Finlandia infuocata: l’autunno in Finlandia

Se siete appassionati di fotografia o se vi considerate dei dotati pittori-vedutisti, non potrete fare a meno di considerare seriamente la possibilità di recarvi in Finlandia in queste settimane d’inizio autunno. Proprio durante tale stagione dell’anno, infatti, le estese foreste del paese nordico si tingono di sfumature dai colori caldi di varie intensità. Dunque non perdetevi l’autunno in Finlandia!

In più occasioni abbiamo accennato al fatto che la Finlandia è la terra dei contrasti sia climatici, che cromatici. Infatti il lungo inverno è caratterizzato dalla presenza del colore bianco-grigio, la primavera è decorata dalle prime fioriture e dalle timide gemme verde-tenero delle betulle, mentre l’estate è riconoscibile dall’irruento cobalto dei laghi e dallo smeraldo delle conifere, screziato dai vivacissimi fiori di campo.

Infine, il periodo di transizione tra la stagione calda e quella invernale è l’apoteosi della danza cromatica, visto che l’intero paesaggio nazionale è infuocato dal rubino, dall’arancione, dall’ocra, dall’amaranto che scivola verso il giallo, solo dopo aver toccato il bruno del fogliame. Insomma, un vero catalogo cromatico degno di un Pantone vegetale vastissimo, per cui vi suggeriamo di avventurarvi nelle fitte foreste nordiche per arrampicarvi sul punto più elevato del territorio per gustarvi con lo sguardo ogni macchia che si trova al di sotto dei vostri piedi penzolanti dalla rupe.

Inoltre, durante l’ autunno in Finlandia, gli alberi sono sempre incorniciati da un morbido e spesso tappeto di muschio verdissimo punteggiato da numerosissimi frutti, fiori, porcini, leccini e cantarelli, la cui copiosità farà gola ai più ghiotti.

Luca Placci

 

Ciò che potrà stupire sarà la facilità con cui li si trova ovunque: dal giardino di casa, allo spartitraffico in città, oltre che al sottobosco nelle foreste. Probabilmente, proprio per questo motivo, non si vendono i porcini nei supermercati.

Così, il manto con cui si veste la Finlandia richiama la varietà e la briosità della natura che, con un ultimo guizzo vitale, dimostra di essere ancora in grado di donarci emozioni prima di cadere in letargo per qualche mese.

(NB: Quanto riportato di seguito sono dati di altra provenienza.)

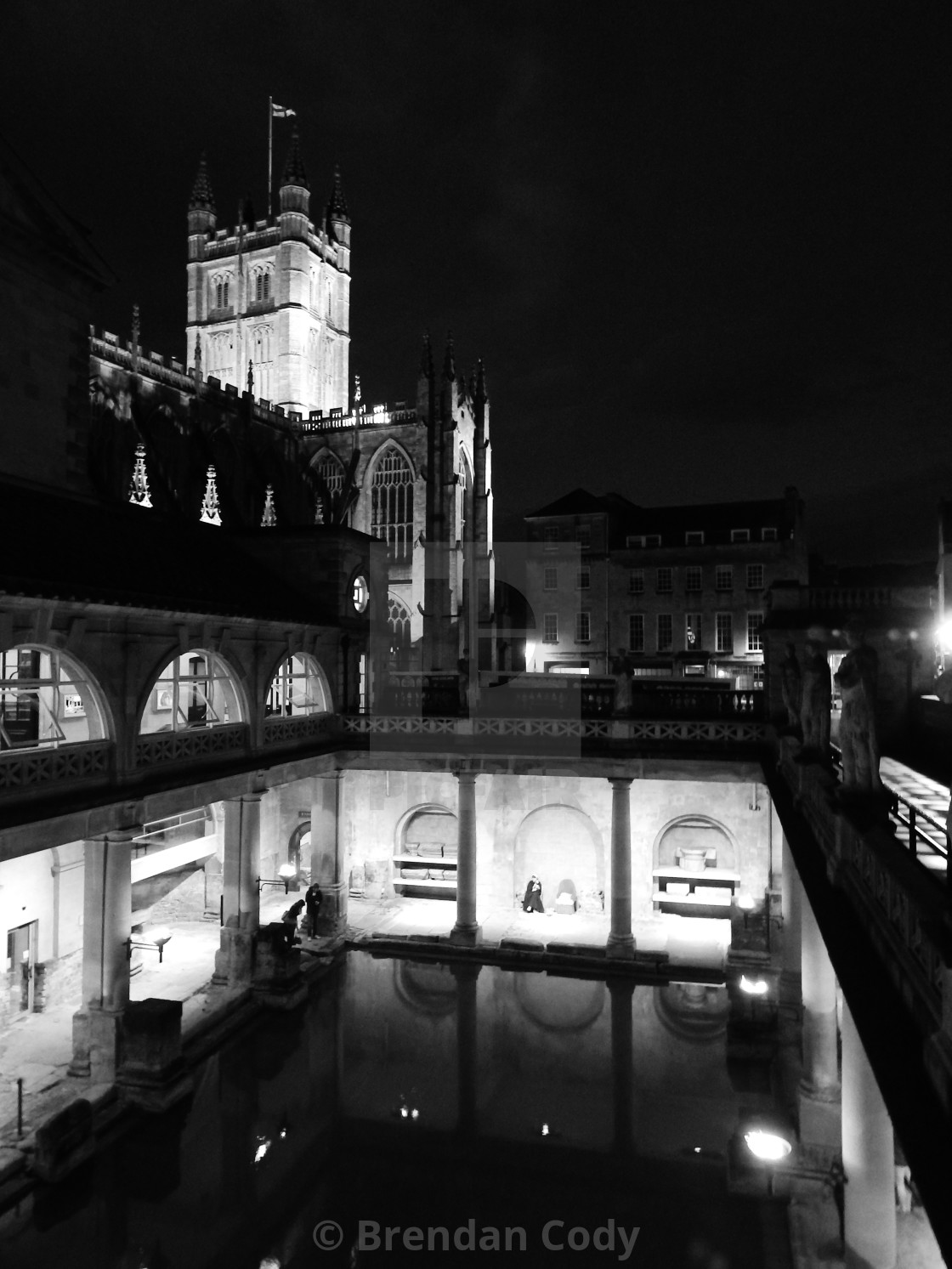 "The Roman Bath House" stock image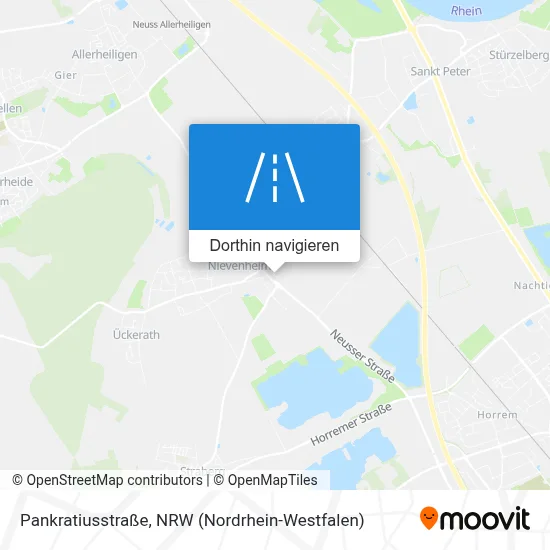 Pankratiusstraße Karte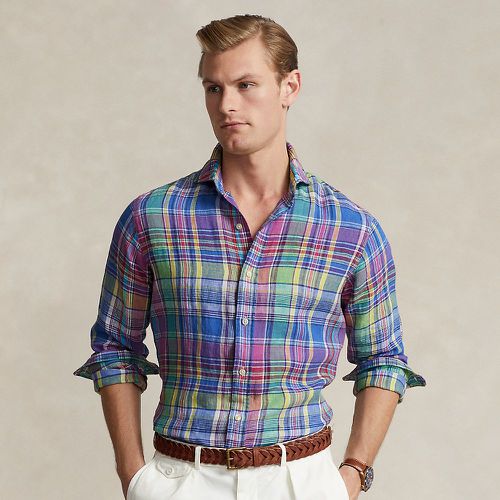 Custom Fit Plaid Linen Shirt - Polo Ralph Lauren - Modalova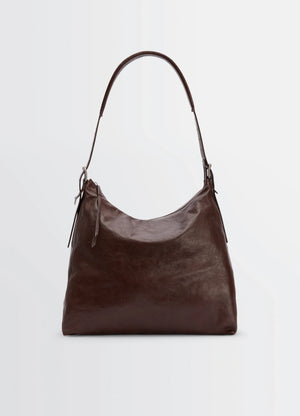 BELTED ホーボーバッグ - Espresso - ペーパーラックスレザー - ユニ BELTED ホーボーバッグ - Espresso - ペーパーラックスレザー - ユニ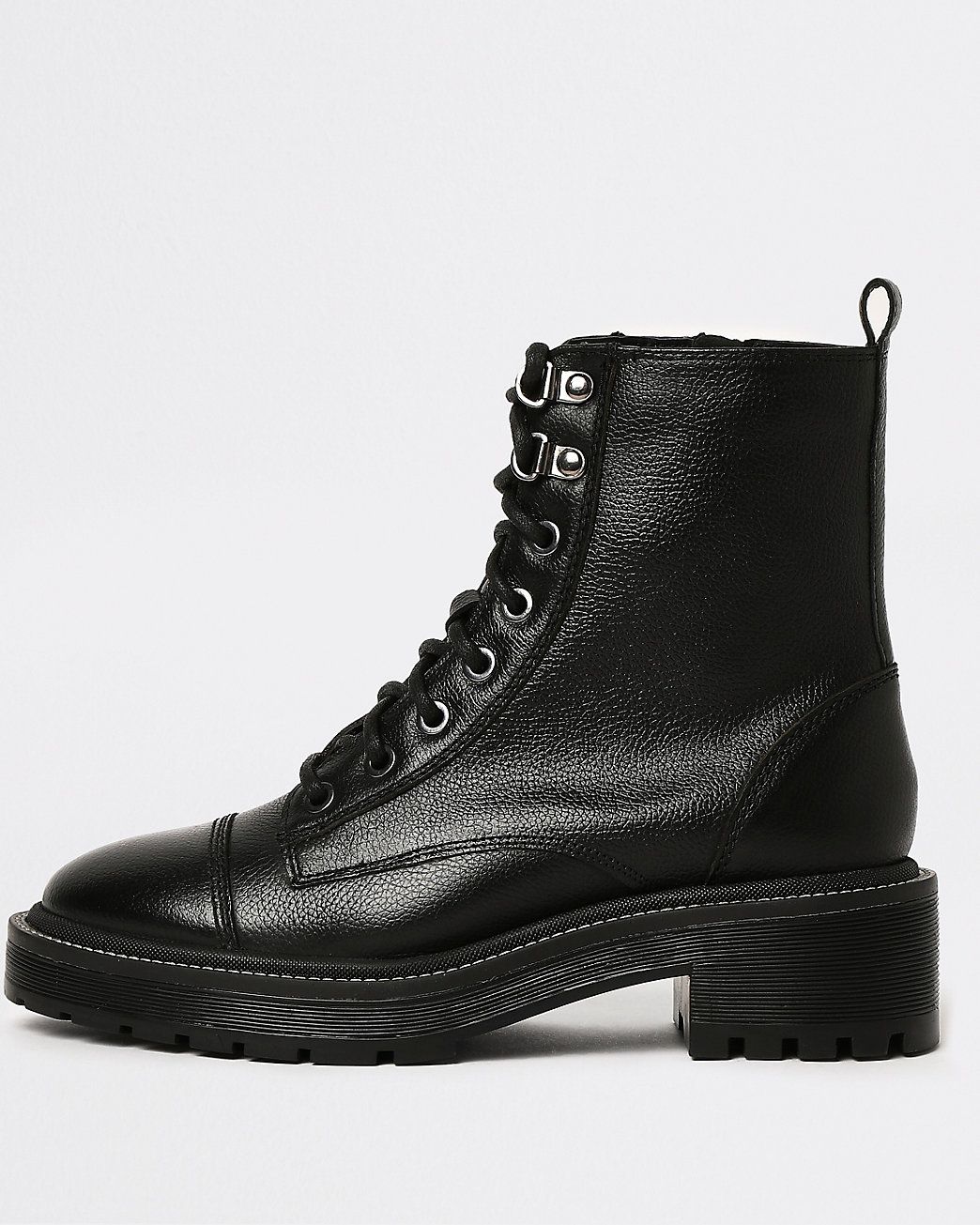 River island black boots on sale sale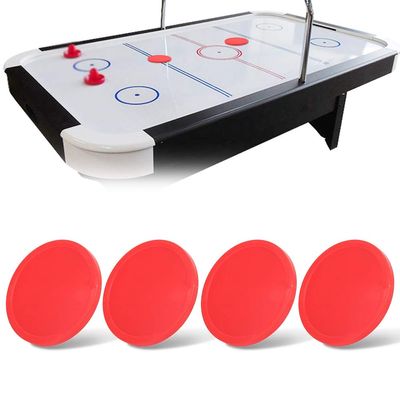 Yuecoom 4 Pcs Air Hockey Pucks Replacement Round Pucks, for Game Tables Equipment Accessories, 3 Sizes (82mm)
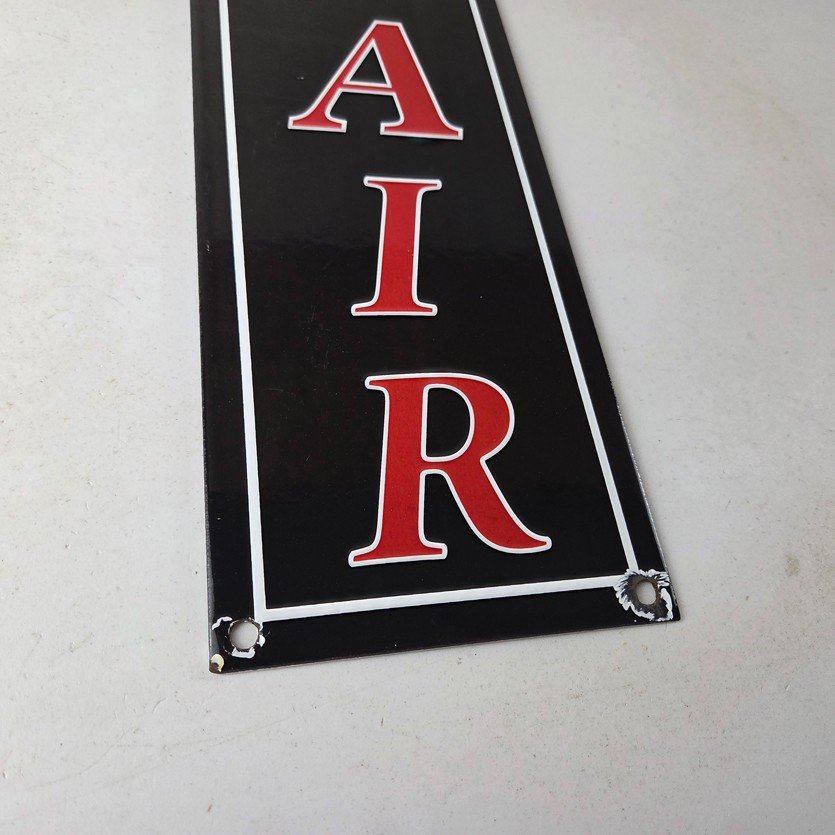 Vintage Texas Sign - Free Air Texaco Gasoline Pump Shop Porcelain Sign - Image 11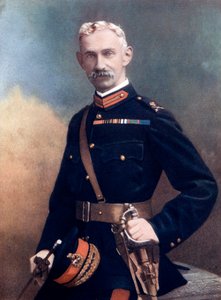 Major-Général G Barton, commandant la 6e brigade d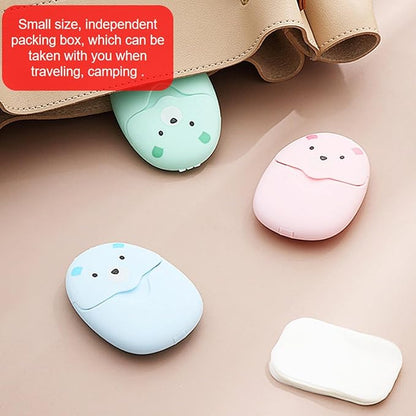 6 Boxes (300 Sheets) Mini Disposable Portable Travel Paper Hand Soap Sheets for Outdoor, Camping Hiking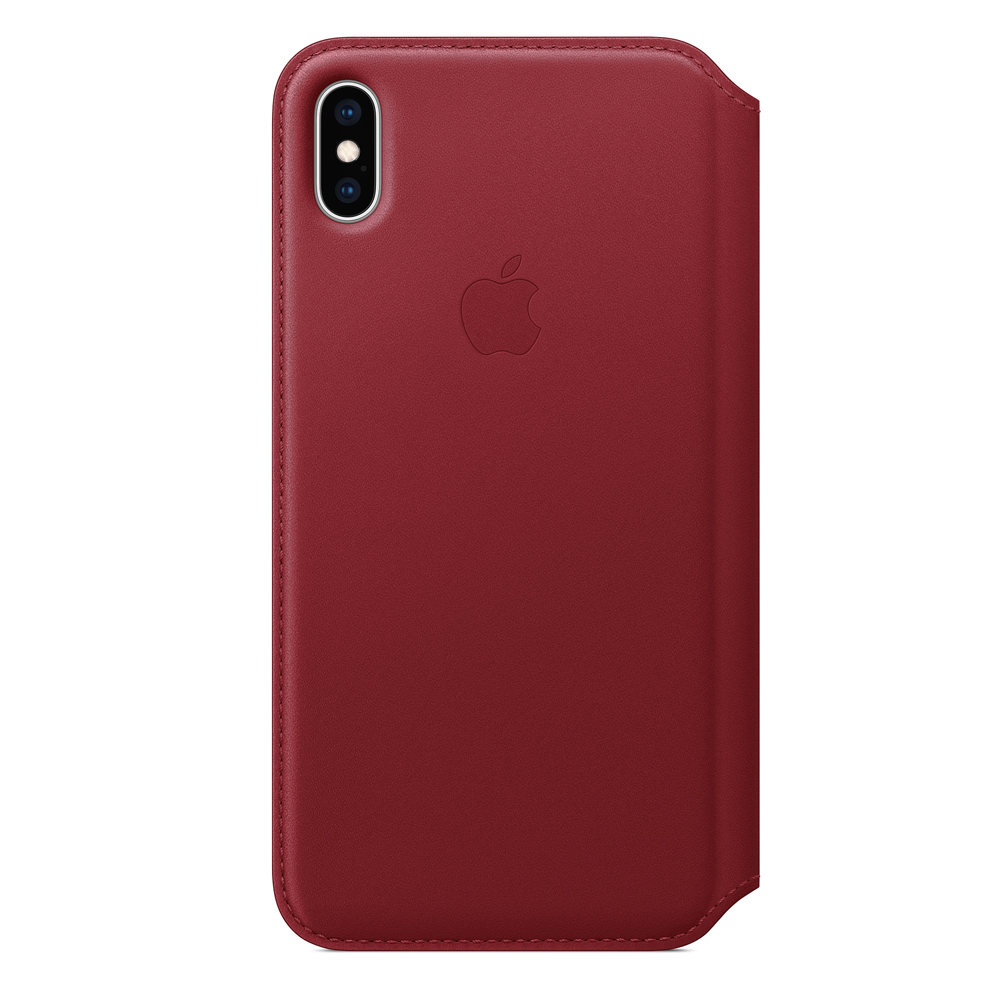 funda apple iphone xs max piel folio (product)red                     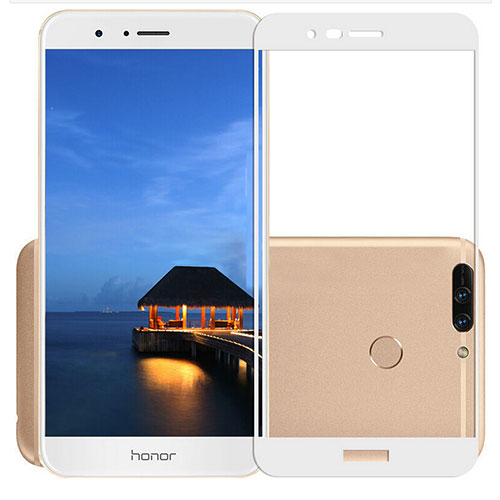 Ultra Clear Full Screen Protector Tempered Glass F02 for Huawei Honor V9 White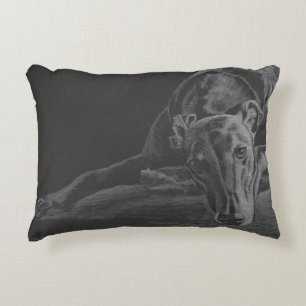 Coussin artistique Greyhound Dog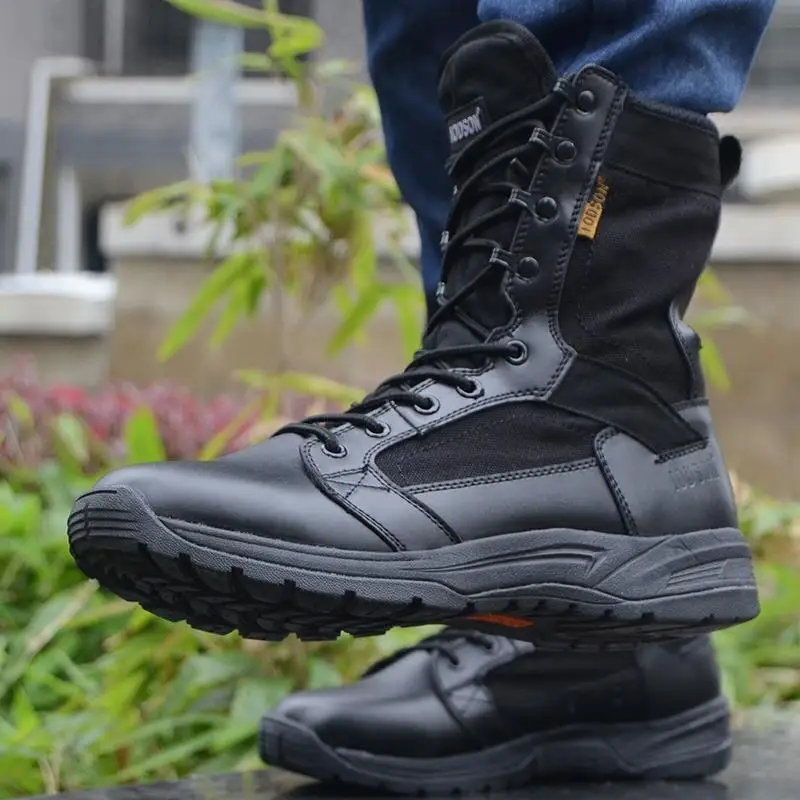 Classic brand hiking boots men's non-slip hiking shoes men's breathable shoes back outdoor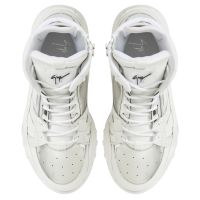 TALON JR. - Silver - Mid top sneakers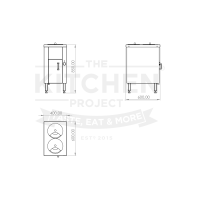 BAIN-MARIE DOUBLE pe mobilier - 2KW - Proiect de bucătărie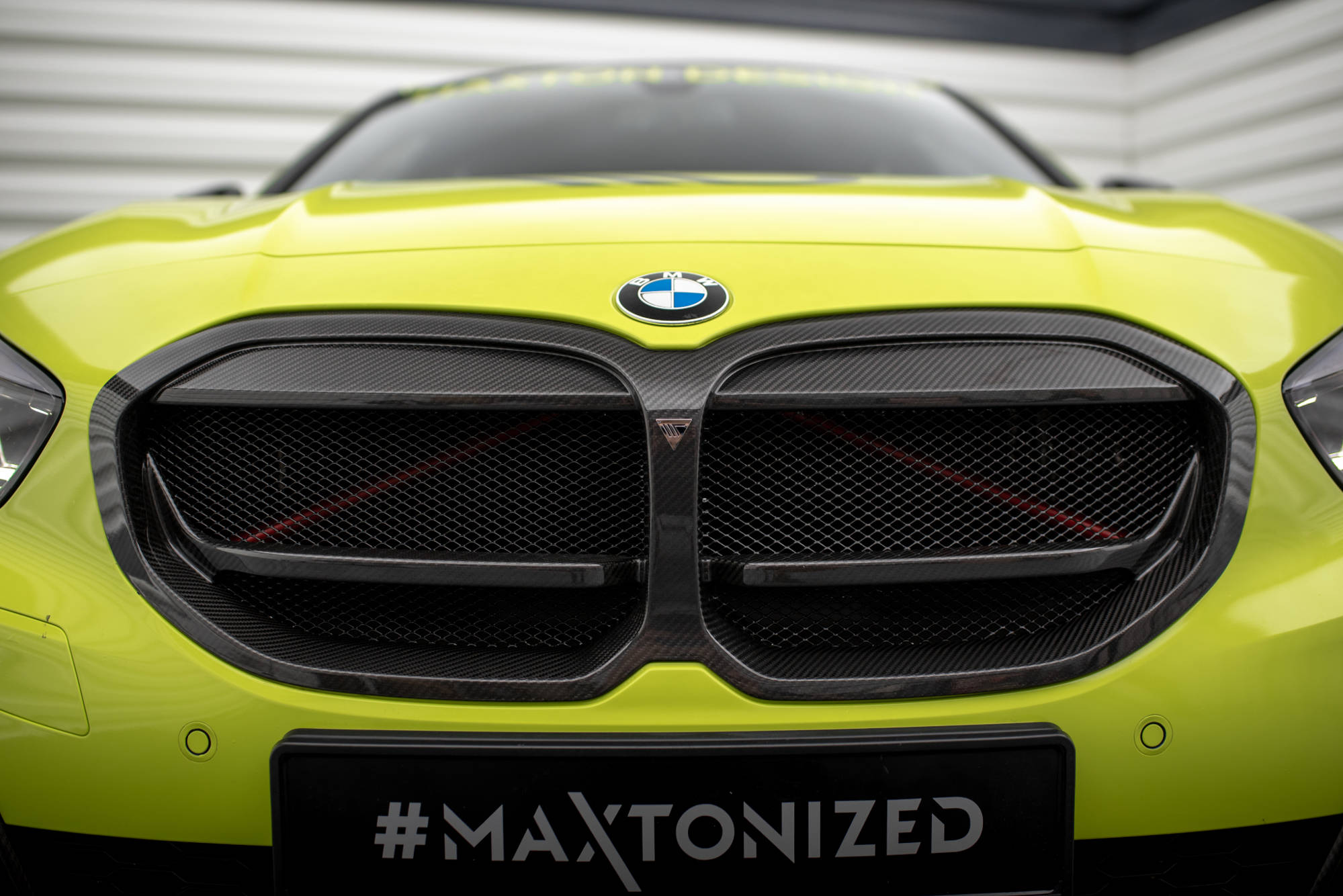 Carbon Fiber Front Grill passend für BMW 1er M-Paket/ M135i / 128ti F40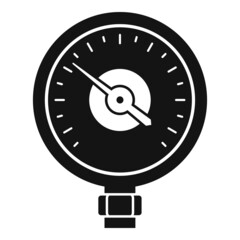 Water manometer icon simple vector. Gas pressure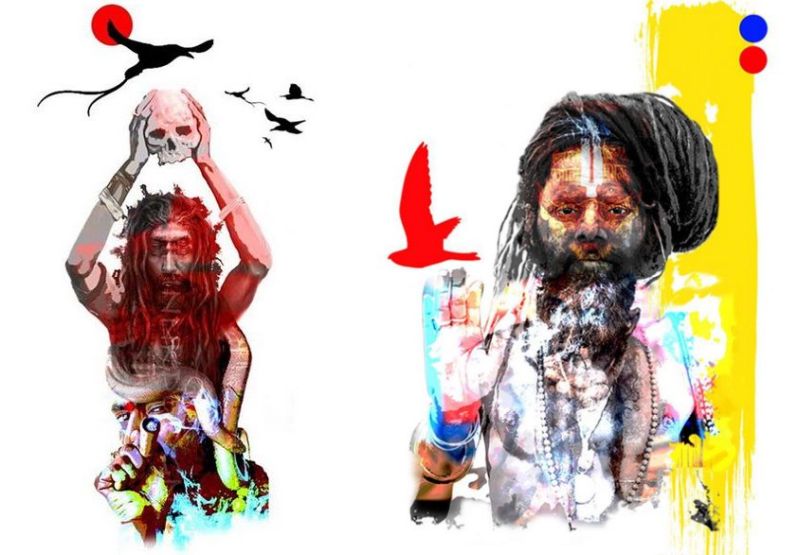 Phenomenal Aghori-inspired artworks by ThinnkDesign Studio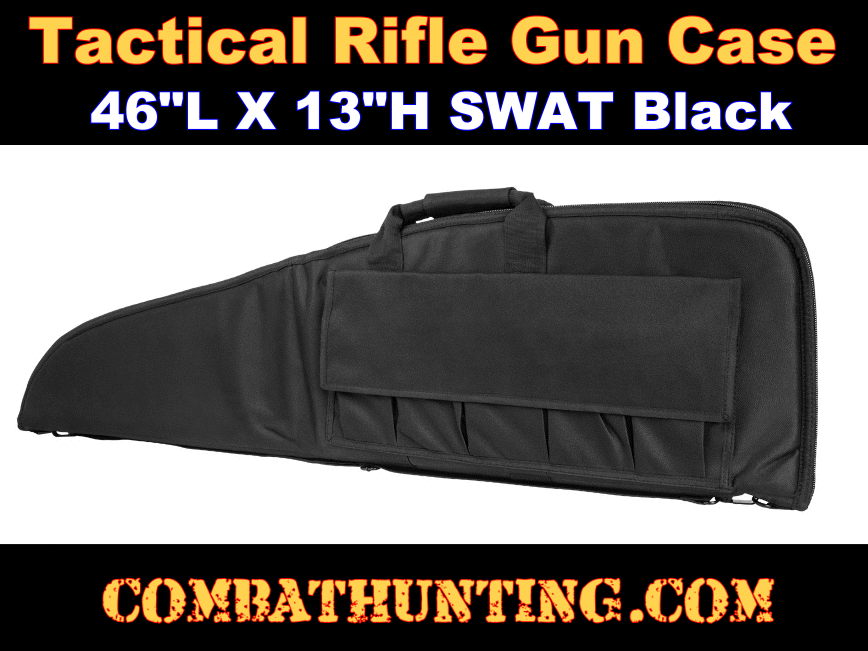 Black Tactical Rifle Soft Gun Case 45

Incredibile è anche l’alternanza tra i fitti boschi di abeti e gli specchi d’acqua. Qui i laghi e gli stagni occhieggiano con il loro blu intenso, quasi a ricordare i bagnanti che increspavano la superficie dell’acqua con i loro spruzzi soltanto fino a poche settimane fa. Tuttavia pare che la Natura non voglia rimpiangere quei momenti, bensì ci accorgiamo del fatto che l’incanto della flora in Finlandia è capace di risvegliare in noi stupore e meraviglia in ogni attimo. O meglio, persino in ognuna delle sue pieghe più irraggiungibili tra il costolone di un colle e le rupi di granito di un vorticoso ruscello lappone.

Non è un caso che una delle prime parole che il sottoscritto ha imparato non appena giunto in Finlandia è stato il termine ‘ruska’, impiegato dai locali proprio per identificare il cambiamento del foliage autunnale. Ciò sta ad indicare quanto sia sentito ed atteso tale evento ciclico, durante il quale si può ancora godere delle temperature miti per poter passeggiare nei parchi nazionali e per raccogliere i frutti della terra a volontà nel sottobosco umido per via delle abbondanti piogge.

Non sempre si vive questo momento di transizione con malinconia, dopo aver preso congedo dall’estate, in quanto si aspetta, a breve, di godere delle qualità che offre anche l’inverno.

L’autunno in Finlandia (‘syksy’) porta spesso giornate che presentano un cielo grigio, per cui il contrasto tra il manto caldo delle chiome sarà valorizzato dallo sfondo chiaro, ma anche questo contrasto cromatico rende la stagione magnetica e riesce a catturare ogni nostra fibra per riempirci di gioia.